There are many problems in geometry that are innately combinatorial or for which combinatorial techniques shed light on the problem.

Example 1.12.

In Figure 1.13, we show a family of \(4\) lines in the plane. Each pair of lines intersects and no point in the plane belongs to more than two lines. These lines determine \(11\) regions.

Figure 1.13. Lines and regions

Under these same restrictions, how many regions would a family of \(8947\) lines determine? Can different arrangements of lines determine different numbers of regions?

Example 1.14.

Mandy says she has found a set of \(882\) points in the plane that determine exactly \(752\) lines. Tobias disputes her claim. Who is right?

Example 1.15.

There are many different ways to draw a graph in the plane. Some drawings may have crossing edges while others don't. But sometimes, crossing edges must appear in any drawing. Consider the graph \(G\) shown in Figure 1.16.

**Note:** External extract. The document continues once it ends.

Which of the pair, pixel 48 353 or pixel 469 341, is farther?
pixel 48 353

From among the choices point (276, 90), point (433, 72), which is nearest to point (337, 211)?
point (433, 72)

Figure 1.16. A graph with crossing edges

Can you redraw \(G\) without crossing edges?

Suppose Sam and Deborah were given a homework problem asking whether a particular graph on \(2843952\) vertices and \(9748032\) edges could be drawn without edge crossings. Deborah just looked at the number of vertices and the number of edges and said that the answer is “no.” Sam questions how she can be so certain—without looking more closely at the structure of the graph. Is there a way for Deborah to justify her definitive response?